At the same time, the state propaganda machine went into overdrive to make sure the message got home. An essay competition was held among schoolchildren for the best written work expressing admiration for Rakhmon. A university in the capital offered lectures titled “Emomali Rakhmon — the architect of a new Tajik state” that were more extended eulogies than educational talks. The president’s name and newly minted title were earlier this year lent to a village and an orchard in a precedent that looks certain to be repeated.
WHAT OTHER CENTRAL ASIAN LEADERS HAVE SIMILAR PERSONALITY CULTS?
Rakhmon’s title almost certainly was copied from Kazakhstan, where President Nursultan Nazarbayev was elevated to Leader of the Nation in 2010. That status gave the president indefinite freedom from prosecution and privileges in decision-making on important issues even after he leaves office — not something the 75-year-old ex-Communist Party boss has displayed any desire to do soon.
The creation of the Leader of the Nation title was followed by an extravagant exercise in myth-making. Lavish biopics, plays and children’s fairy-tale books praising Nazarbayev began being issued regularly. It was nothing new since Kazakhs are used to effusive praise for their president: Posters bearing his image and laudatory slogans dot the countryside, and reports on state media are filled with his accomplishments.
Little surprise perhaps then that in 2015 he was re-elected to office with 97.8 percent of the vote.
ARE THERE MORE EXTREME EXAMPLES IN THE REGION?
The mother of all personality cults in Central Asia belonged to the late president of energy-rich Turkmenistan, Saparmurat Niyazov, who went by the title Turkmenbashi, or father of all Turkmens.
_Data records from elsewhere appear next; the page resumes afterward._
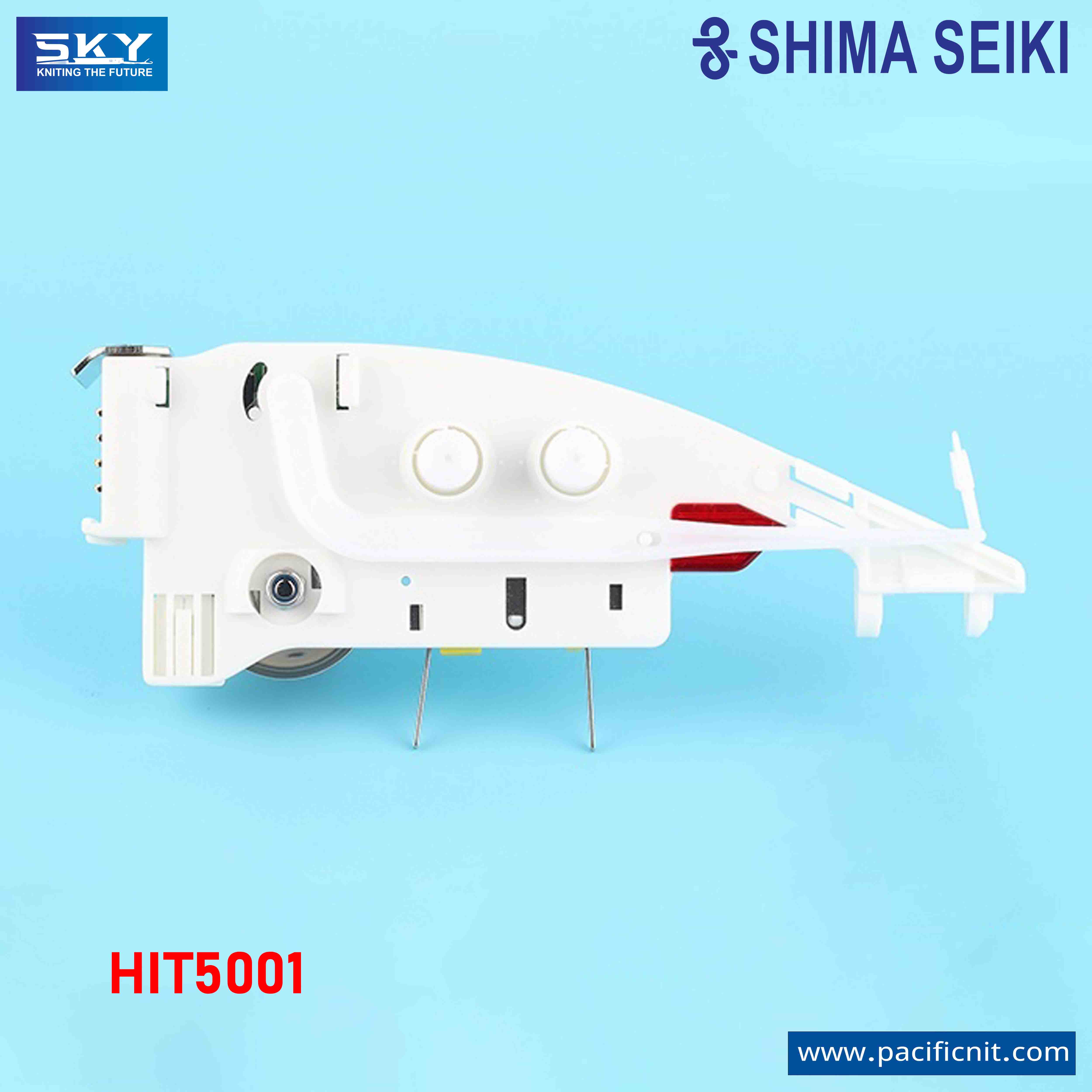 Top Tension Switch Assy.HIT5001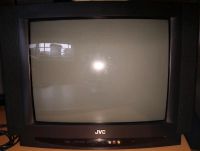 JVC Fernseher mit Fernbedienung Scartanschluss 52 cm Schleswig-Holstein - Itzehoe Vorschau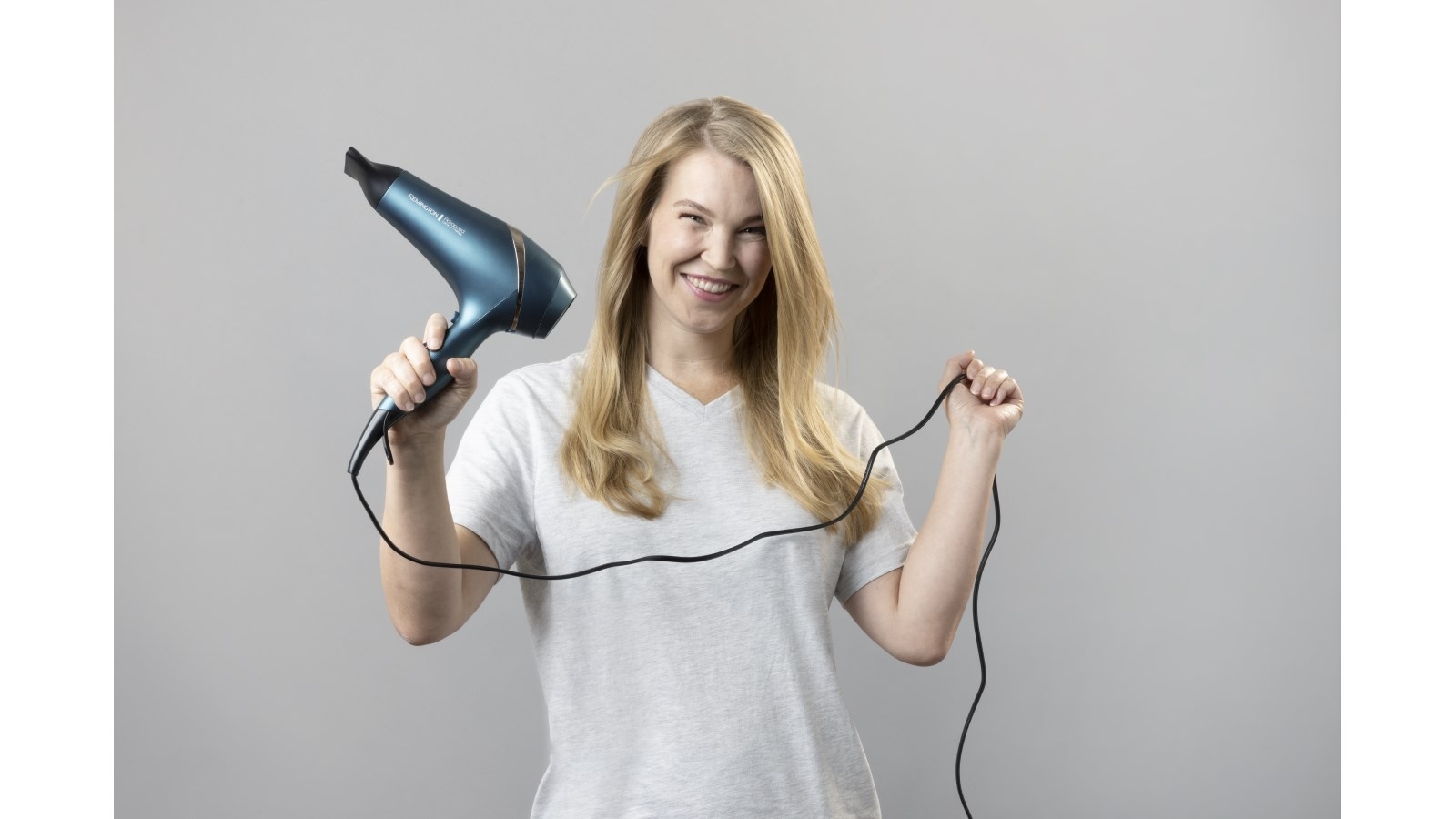 Remington Advanced Coconut Therapy Hair Dryer Joyce Mayne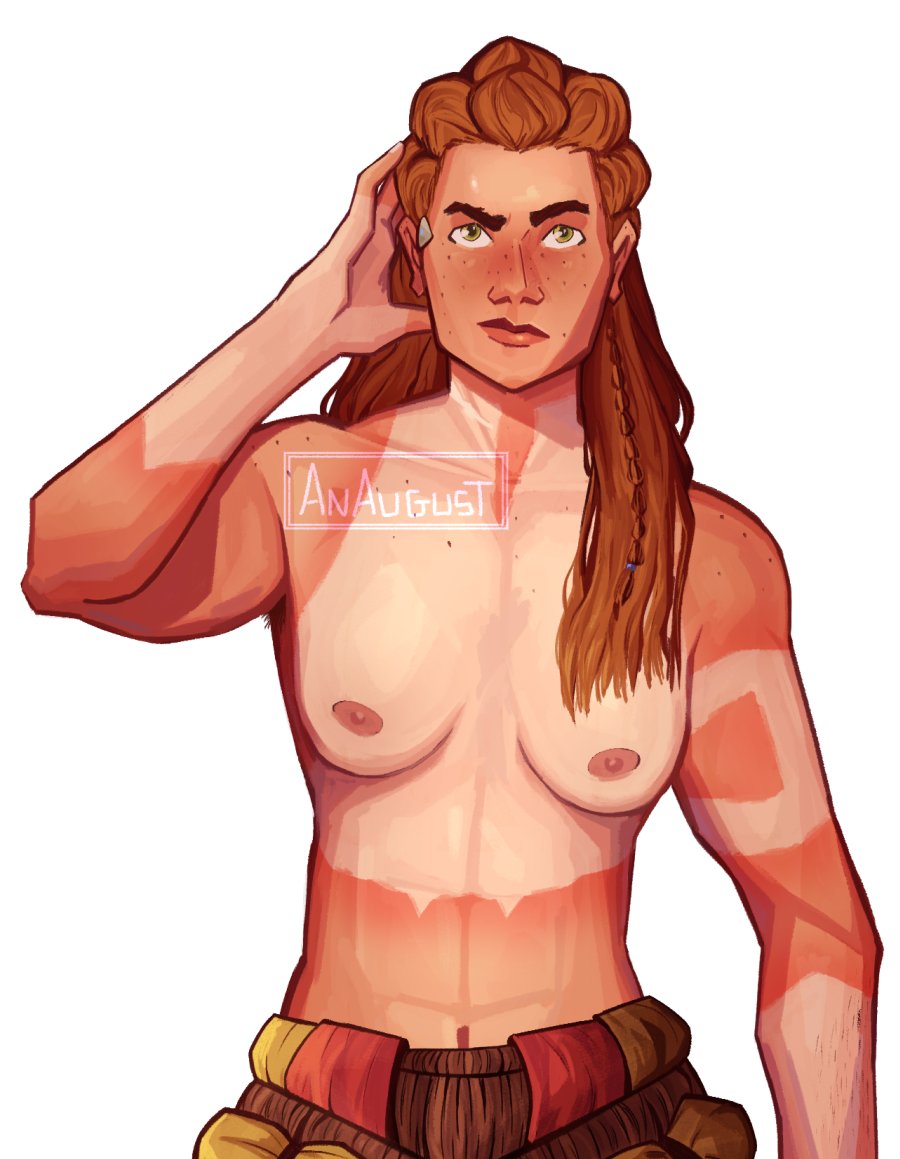 Heatstroke trend page 6 full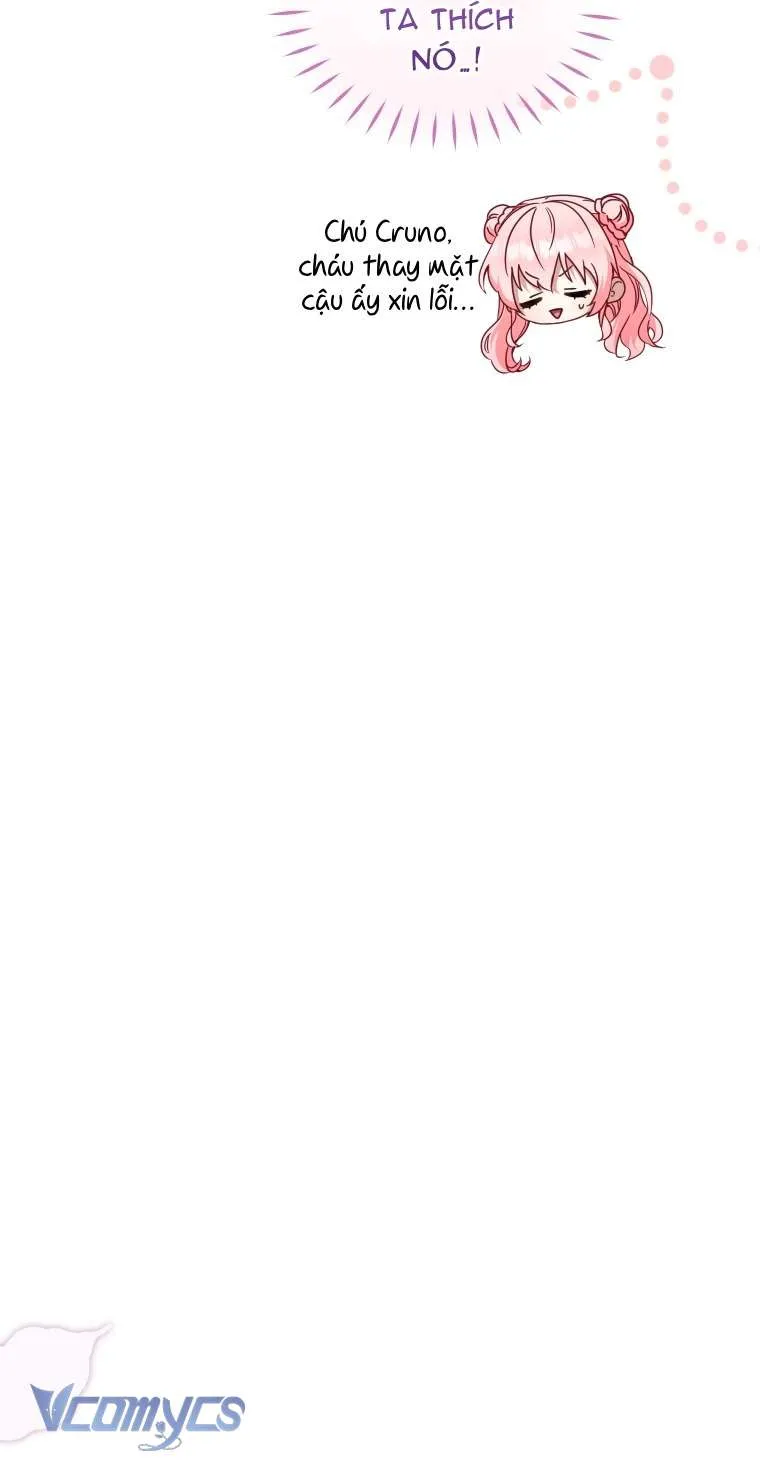 Tôi Được Nuôi Dưỡng Bởi Những Kẻ Phản Diện Chap 133 - Next Chap 134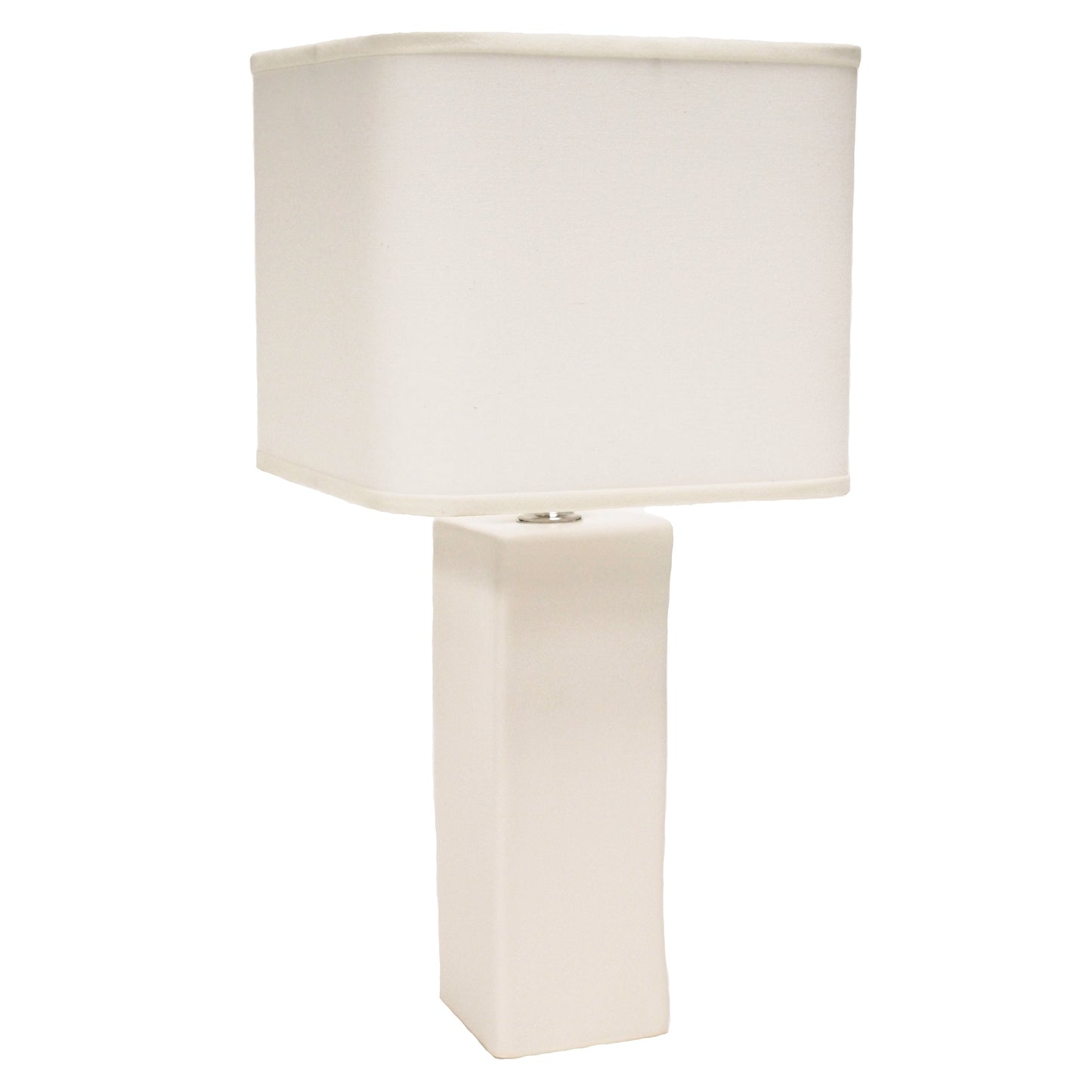 Narrow Square Lamp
Right up to his sudden death in late 2006, gold-leafed statues of Niyazov were going up all over the country and his two-tome spiritual handbook, the Rukhnama, became required reading for all children and government employees.
When his successor, a seemingly mild-mannered dentist and health minister called Gurbanguly Berdymukhamedov, was installed, it looked like the era of such extravagances might have come to an end. That did not last long.
In 2011, Berdymukhamedov got his own title, Arkadag, or protector of the Turkmens. He is not just the only politician, but the only person, allowed any kind of serious public profile in the country. His official addresses are the subject of countless hours of television coverage. Although the 58-year-old president submits to the inconvenience of elections, just like his regional neighbors, he wins with similar ease. In the last presidential election, held in 2012, he won 97 percent of the votes cast.
The image carved out for Arkadag has seemingly been fashioned to strike a vivid contrast with his corpulent predecessor, who died of heart failure at the age of 66, reputedly after much hard living. Berdymukhamedov is regularly filmed and photographed riding horses, driving racing cars (and winning races), flying helicopters, cycling, jogging and lifting weights. His talents are made to appear endless. He has written books on subjects from diplomacy and medicine to horses and plants. And back in 2009, he dropped in on a newly opened cancer hospital and decided to perform a minor operation, according to an official news account at the time.